1. The “Sweating” Cup (Topic: Cycles & Changes of State)

  • What to do: Pour ice-cold water into a glass. Leave it on the kitchen table in a warm room for five minutes.
  • The Lesson: Point out the droplets on the outside. Ask your child: “Did the water leak through the glass?” Watch their brain work as they realize the water came from the invisible water vapour in the air losing heat to the cooler outer surface of the glass.

2. The Window Plant Detective (Topic: Plant Systems)

  • What to do: Take two small potted plants. Place one on the windowsill and one inside a dark cupboard for a few days.
  • The Lesson: Observe the physical changes. This transforms a dry textbook diagram of photosynthesis into a living, breathing demonstration of a plant’s struggle for survival and its need for sunlight.

3. The Evaporation Race (Topic: Energy & Fair Testing)

  • What to do: Wet two identical cloths. Hang one unfolded under the sun (or a bright balcony) and leave the other bunched up indoors. Predict which dries faster.
  • The Lesson: This introduces Fair Testing—a massive component of Singapore Science exams. They learn how exposed surface area and presence of wind/heat affect the rate of evaporation, not through definitions, but through observation.

The Real Reason Kids Start to Dislike Science

It isn’t because the topics get boring. It’s because the exams get brutal.

The Singapore Science syllabus is world-renowned for a reason: it demands extreme conceptual precision. When children are constantly terrified of:

  • Missing a single specific keyword and losing 2 marks.
  • Failing to identify the “clues” in complex experimental setups.
  • Running out of time in Section B (OEQ).

The pressure completely paralyzes their natural curiosity.

Powerplay Edu Lab - Balance fun and learning

The Ultimate Challenge: Balancing Wonder with Exam Success

We cannot ignore the reality of grades. Exams matter, benchmarks matter, and your child absolutely needs to know how to score. They must master scientific keywords and know exactly how to structure an open-ended answer.

But focusing only on the exam strategies creates a fragile learner who panics the moment a question deviates from their assessment book.

The solution isn’t to choose between “Fun Science” and “Exam Science.” The solution is to merge them.

Children need to be taught:

  1. The joy of scientific discovery to build confidence.
  2. AND the precise analytical frameworks required to ace the paper.

How We Bridge the Gap at Powerplay Edu Lab

At Powerplay Edu Lab, we refuse to let worksheets kill the wonder of Science. But we also refuse to let our students walk into an exam unprepared.

We utilize The Thinking Technique to help students break down complex experimental questions without panic. Instead of forcing kids to blindly memorize paragraphs of text, we use CER method. We teach them how to look at a real-world scenario, extract the underlying scientific context, and seamlessly translate it into the exact keywords exam markers are looking for.

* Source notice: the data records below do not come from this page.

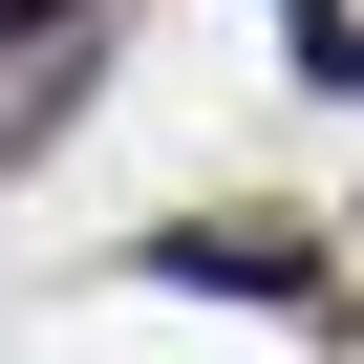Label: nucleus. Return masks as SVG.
<instances>
[{
  "label": "nucleus",
  "mask_w": 364,
  "mask_h": 364,
  "mask_svg": "<svg viewBox=\"0 0 364 364\" xmlns=\"http://www.w3.org/2000/svg\"><path fill=\"white\" fill-rule=\"evenodd\" d=\"M129 279H193V300H257V321H321V257H300V236H236V215H193V236H150Z\"/></svg>",
  "instance_id": "obj_1"
},
{
  "label": "nucleus",
  "mask_w": 364,
  "mask_h": 364,
  "mask_svg": "<svg viewBox=\"0 0 364 364\" xmlns=\"http://www.w3.org/2000/svg\"><path fill=\"white\" fill-rule=\"evenodd\" d=\"M65 22H86V0H0V43H65Z\"/></svg>",
  "instance_id": "obj_2"
}]
</instances>
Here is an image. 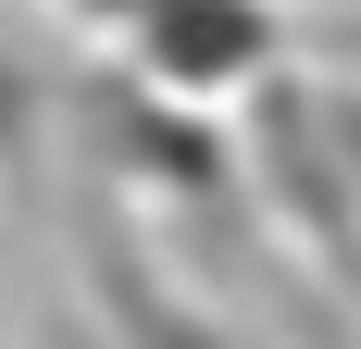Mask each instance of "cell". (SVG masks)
Returning <instances> with one entry per match:
<instances>
[{
  "label": "cell",
  "instance_id": "cell-1",
  "mask_svg": "<svg viewBox=\"0 0 361 349\" xmlns=\"http://www.w3.org/2000/svg\"><path fill=\"white\" fill-rule=\"evenodd\" d=\"M250 200L274 212V237L312 262V275H336L361 300V162H349V138H336V88H299L287 63L250 88Z\"/></svg>",
  "mask_w": 361,
  "mask_h": 349
},
{
  "label": "cell",
  "instance_id": "cell-2",
  "mask_svg": "<svg viewBox=\"0 0 361 349\" xmlns=\"http://www.w3.org/2000/svg\"><path fill=\"white\" fill-rule=\"evenodd\" d=\"M75 112V162L100 174V187H137V200H175V212H212L224 187H237V138H224L200 100H162L149 75L100 63L63 88Z\"/></svg>",
  "mask_w": 361,
  "mask_h": 349
},
{
  "label": "cell",
  "instance_id": "cell-3",
  "mask_svg": "<svg viewBox=\"0 0 361 349\" xmlns=\"http://www.w3.org/2000/svg\"><path fill=\"white\" fill-rule=\"evenodd\" d=\"M274 63L287 50H274V13L262 0H149L137 37H125V75H149L162 100H200V112L224 88H262Z\"/></svg>",
  "mask_w": 361,
  "mask_h": 349
},
{
  "label": "cell",
  "instance_id": "cell-4",
  "mask_svg": "<svg viewBox=\"0 0 361 349\" xmlns=\"http://www.w3.org/2000/svg\"><path fill=\"white\" fill-rule=\"evenodd\" d=\"M75 237H87V300H100L112 349H250L224 312H200V300H187V287L125 237V212H112L100 187H87V225H75Z\"/></svg>",
  "mask_w": 361,
  "mask_h": 349
},
{
  "label": "cell",
  "instance_id": "cell-5",
  "mask_svg": "<svg viewBox=\"0 0 361 349\" xmlns=\"http://www.w3.org/2000/svg\"><path fill=\"white\" fill-rule=\"evenodd\" d=\"M50 150H63V75L0 37V200H13V212H37Z\"/></svg>",
  "mask_w": 361,
  "mask_h": 349
},
{
  "label": "cell",
  "instance_id": "cell-6",
  "mask_svg": "<svg viewBox=\"0 0 361 349\" xmlns=\"http://www.w3.org/2000/svg\"><path fill=\"white\" fill-rule=\"evenodd\" d=\"M63 13H75V25H87V37H112V50H125V37H137V13H149V0H63Z\"/></svg>",
  "mask_w": 361,
  "mask_h": 349
}]
</instances>
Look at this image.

We don’t teach children to choose between loving Science and scoring an AL1 or A*. They can and should do both.

🤔 A Question for Tonight

The next time your child sighs over their Science homework and says, “I hate Science,” stop and ask them a gentle but crucial question:

“Do you hate Science… or do you just hate the exams?”

Almost always, it’s the exams.

Underneath the stress of the worksheets is a beautiful subject that explains everything from lightning bolts and magnets to how our own bodies breathe. When you help your child reconnect with that sense of wonder, the fear vanishes.

And the most surprising part? That is exactly when the top marks start rolling in.